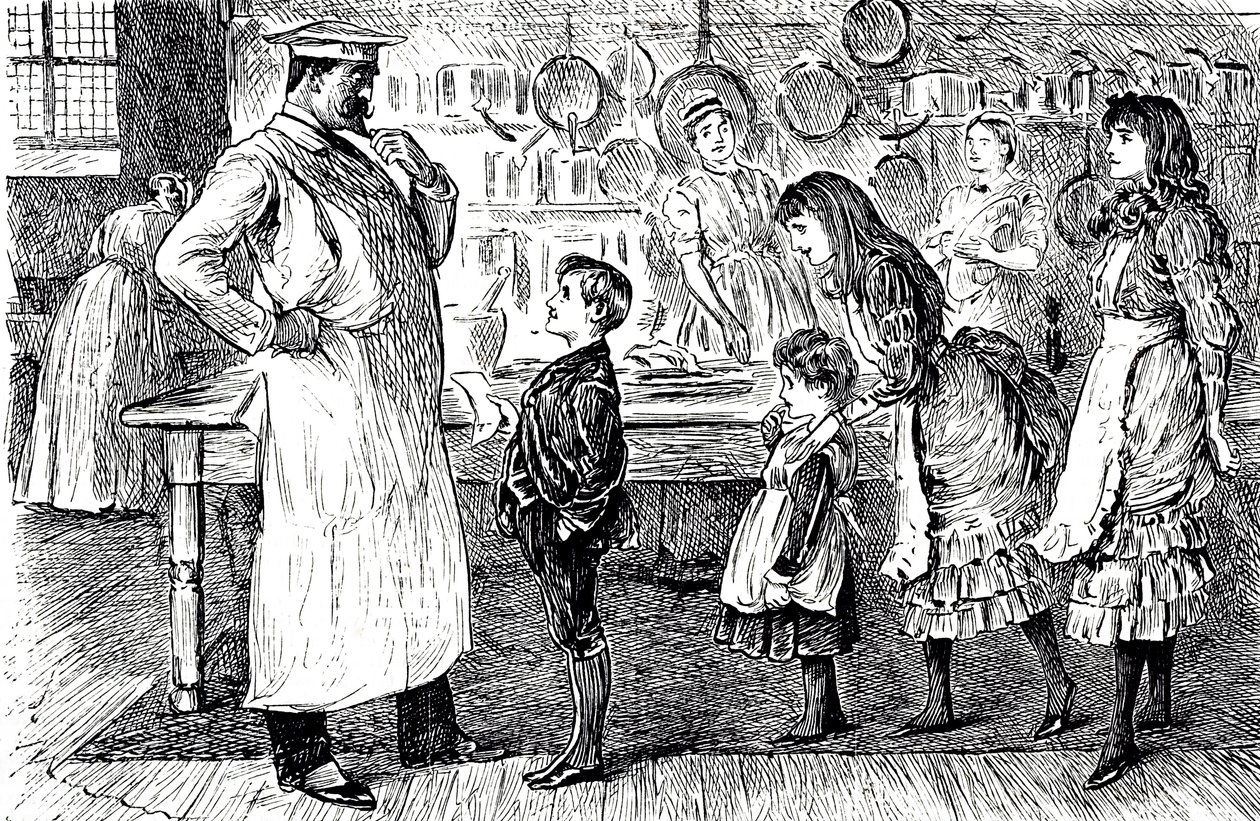 Sarjakuva, jossa kokki ottaa tilauksia talon lapsilta. Kuvittanut George du Maurier (1834-1896), ranskalais-brittiläinen sarjakuvapiirtäjä ja kirjailija tekijältä George du Maurier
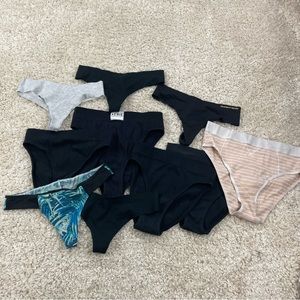 UNDERWEAR CHEEKY HIGH CUT & THONG LOT VICTORIAS SECRET AERIE 10 PAIRS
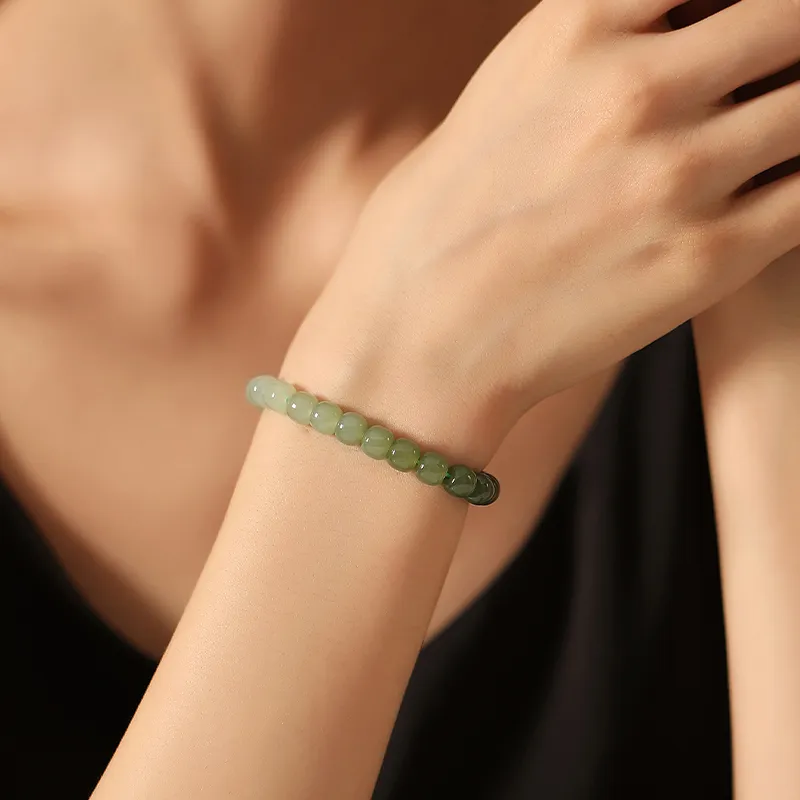 QIAOWUQIAONV Beaded Bracelet Hand Accessory Pale Greenish White Jade Women's-3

> _Problem statement_: Repeat the data word for word. Skip the pictures.

> _Answer box_:
 Sarjakuva, jossa kokki ottaa tilauksia talon lapsilta. Kuvittanut George du Maurier (1834-1896), ranskalais-brittiläinen sarjakuvapiirtäjä ja kirjailija tekijältä George du Maurier
 UNDERWEAR CHEEKY HIGH CUT & THONG LOT VICTORIAS SECRET AERIE 10 PAIRS
 QIAOWUQIAONV Beaded Bracelet Hand Accessory Pale Greenish White Jade Women's-3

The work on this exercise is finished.